## **Microprocessor Microarchitecture Multithreading**

### Lynn Choi School of Electrical Engineering



**Computer System Laboratory** 

### **Limitations of Superscalar Processors**

#### Hardware complexity of wide-issue processors

- Limited instruction fetch bandwidth
  - Taken branches and branch prediction throughput
- Quadratic (or more) increase in hardware complexity in
  - Renaming logic
  - Wakeup and selection logic
  - Bypass logic
  - Register file access time

#### On-chip wire delays prevent centralized shared resources

- End-to-end on-chip wire delay grows rapidly from 2-3 clock cycles in 0.25µ to 20 clock cycles in sub 0.1µ technology
  - This prevents centralized shared resources

#### □ Limitations of available ILP

- Even with aggressive wide-issue implementations
  - The amount of ILP exploitable is less than 5~6 instructions per cycle

# Today's Microprocessor

#### □ CPU 2013 – looking back to year 2001 according to Moore's law

- 256X increase in terms of transistors
- 256X performance improvement, however,
  - Wider issue rate increases the clock cycle time
  - Limited amount of ILP in applications

#### Diminishing return in terms of

Performance and resource utilization

#### Intel i7 Processor

- Technology
  - 32nm process, 130W, 239 mm<sup>2</sup> die, 1.17B transistors
  - 3.46 GHz, 64-bit 6-core 12-thread processor
  - 159 Ispec, 103 Fspec on SPEC CPU 2006 (296MHz UltraSparc II processor as a reference machine)
  - 14-stage 4-issue out-of-order (OOO) pipeline optimized for multicore and low power consumption
  - 64bit Intel architecture (x86-64)
  - 256KB L2 cache/core, 12MB L3 Caches

#### **Goals**

Scalable performance and more efficient resource utilization



Intel Corp.
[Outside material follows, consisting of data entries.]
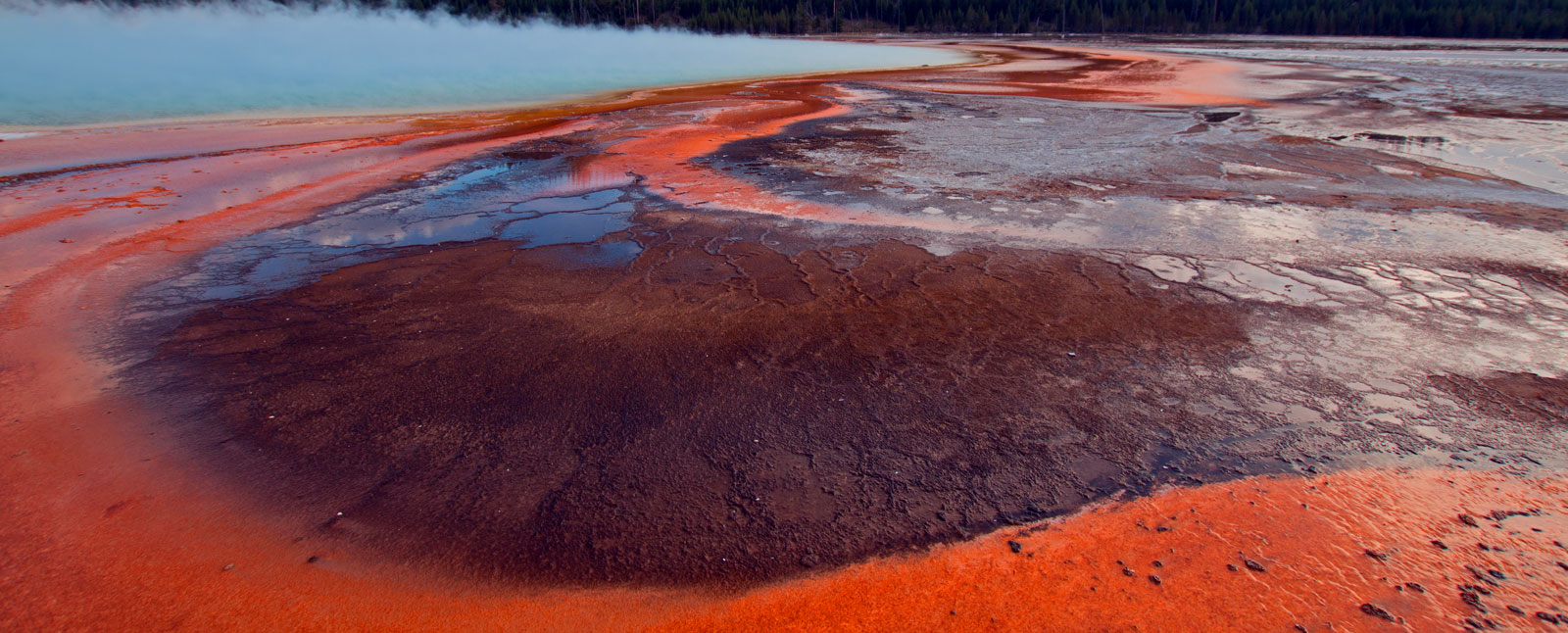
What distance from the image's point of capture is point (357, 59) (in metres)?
34.8

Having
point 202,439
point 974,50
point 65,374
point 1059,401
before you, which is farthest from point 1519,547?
point 974,50

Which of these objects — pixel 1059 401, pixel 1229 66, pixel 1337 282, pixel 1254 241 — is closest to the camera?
pixel 1059 401

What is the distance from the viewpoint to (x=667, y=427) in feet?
12.0

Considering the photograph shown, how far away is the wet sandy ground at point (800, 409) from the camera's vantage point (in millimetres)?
2604

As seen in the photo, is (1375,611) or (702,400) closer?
(1375,611)

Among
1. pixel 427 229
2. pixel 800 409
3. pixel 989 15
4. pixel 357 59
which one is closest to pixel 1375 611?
pixel 800 409

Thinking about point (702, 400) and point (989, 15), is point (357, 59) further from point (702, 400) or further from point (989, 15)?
point (989, 15)

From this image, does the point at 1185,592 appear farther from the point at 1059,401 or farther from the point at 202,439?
the point at 202,439

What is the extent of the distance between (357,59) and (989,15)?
5329 centimetres

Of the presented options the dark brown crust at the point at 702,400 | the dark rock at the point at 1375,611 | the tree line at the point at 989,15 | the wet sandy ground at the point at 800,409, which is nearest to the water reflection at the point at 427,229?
the wet sandy ground at the point at 800,409

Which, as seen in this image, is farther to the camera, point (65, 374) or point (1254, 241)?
point (1254, 241)

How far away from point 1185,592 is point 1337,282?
3.99m

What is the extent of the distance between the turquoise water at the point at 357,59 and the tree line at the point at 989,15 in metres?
5.60

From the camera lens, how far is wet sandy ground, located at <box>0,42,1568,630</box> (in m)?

All rights reserved



### Approaches



### □ MP (Multiprocessor) approach

- Decentralize all resources
- Multiprocessing on a single chip
  - Communicate through shared-memory: Stanford Hydra
  - Communicate through messages: MIT RAW

### D MT (Multithreaded) approach

- More tightly coupled than MP
- Dependent threads vs. independent threads
  - Dependent threads require HW for inter-thread synchronization and communication
    - Examples: Multiscalar (U of Wisconsin), Superthreading (U of Minnesota), DMT, Trace Processor
  - Independent threads: Fine-grain multithreading, SMT
- Centralized vs. decentralized architectures
  - Decentralized multithreaded architectures
    - Each thread has a separate pipeline
    - Multiscalar, Superthreading
  - Centralized multithreaded architectures
    - Share pipelines among multiple threads
    - TERA, SMT (throughput-oriented), Trace Processor, DMT (performance-oriented)

## **MT Approach**



### □ Multithreading of Independent Threads

- No inter-thread dependency checking and no inter-thread communication
- Threads can be generated from
  - A single program (parallelizing compiler)
  - Multiple programs (multiprogramming workloads)
- Fine-grain Multithreading
  - Only a single thread active at a time
  - Switch thread on a long latency operation (cache miss, stall)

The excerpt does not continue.